April Burbank
Development Manager
Wheaton’s federal lawsuit over religious liberty and contraception has been revived in appellate court, and now all eyes are fixed on the Obama administration’s next move.
The U.S. Court of Appeals for the District of Colombia Circuit released an order on Dec. 18, 2012, that allowed Wheaton’s lawsuit to continue, now combined with a similar suit from Belmont Abbey College.
Both schools had raised concerns that they were being forced to violate their religious beliefs by including certain kinds of contraception in employee insurance plans.
“We believed that the decision at the district court was incorrect, and we’re very pleased that the panel of judges recognized this and reinstated the case,” said President Philip Ryken.

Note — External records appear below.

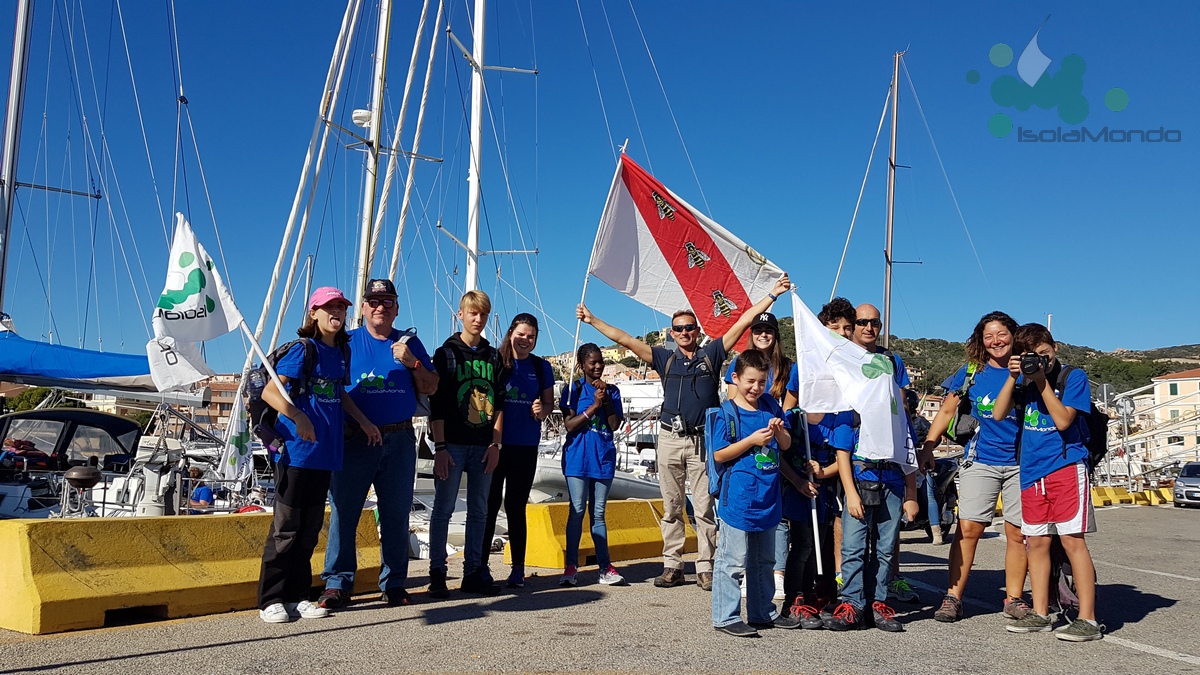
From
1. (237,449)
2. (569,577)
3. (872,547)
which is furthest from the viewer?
(237,449)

Under the Affordable Care Act, health insurance policies must cover “preventative services” for women, including all contraceptive methods approved by the U.S. Food and Drug Administration. Wheaton filed suit last summer, protesting that the mandate violated the college’s religious freedom by forcing it to cover emergency contraceptive pills that Wheaton believes may cause abortion.
Wheaton and other religious colleges and universities did not meet the government’s criteria for a religious exemption from the mandate, and Ryken said in the summer of 2012 that the college stood to face over $1.35 million in annual fines for noncompliance. The government later allowed Wheaton to qualify for a temporary one-year “safe harbor” from the mandate.
A district court dismissed the case in August 2012, arguing that Wheaton did not stand to face imminent injury from the mandate and that the government was already trying to address the college’s religious liberty concerns.
Like the district court, the appellate court recognized that the Obama administration’s future actions might ultimately make Wheaton’s lawsuit unnecessary. The three-judge panel took the case a step further, however, to ensure that the government follows through with the promises they made.
During oral arguments, a government lawyer said the Obama administration would “never enforce” the current mandate against Wheaton and Belmont Abbey, and that a revised version of the rule was coming this spring.
“We take the government at its word and will hold it to it,” the judges wrote, calling the government lawyers’ promises a “binding commitment.”
The Obama administration initially announced its plans to change the mandate in February 2012, but apart from that announcement, the government has taken no legally binding steps to change the mandate.
“Those nonbinding and temporary promises were made binding and permanent” in appellate court, said Mark Rienzi, a senior counsel for the Becket Fund for Religious Liberty, which represents Wheaton.
The government must issue a revised mandate by the end of March. Until then, Wheaton’s lawsuit has been put on pause, and the government must update the court of its progress every 60 days.
Wheaton’s concerns were not entirely assuaged by this court order, and no one knows what kind of mandate the government will announce this spring. Ryken said the college has no basis for determining whether it will move forward with the case when that announcement comes.
“We are already needing to make health care decisions for the coming academic year, so the need to get this resolved is really in the present, not the future,” Ryken said.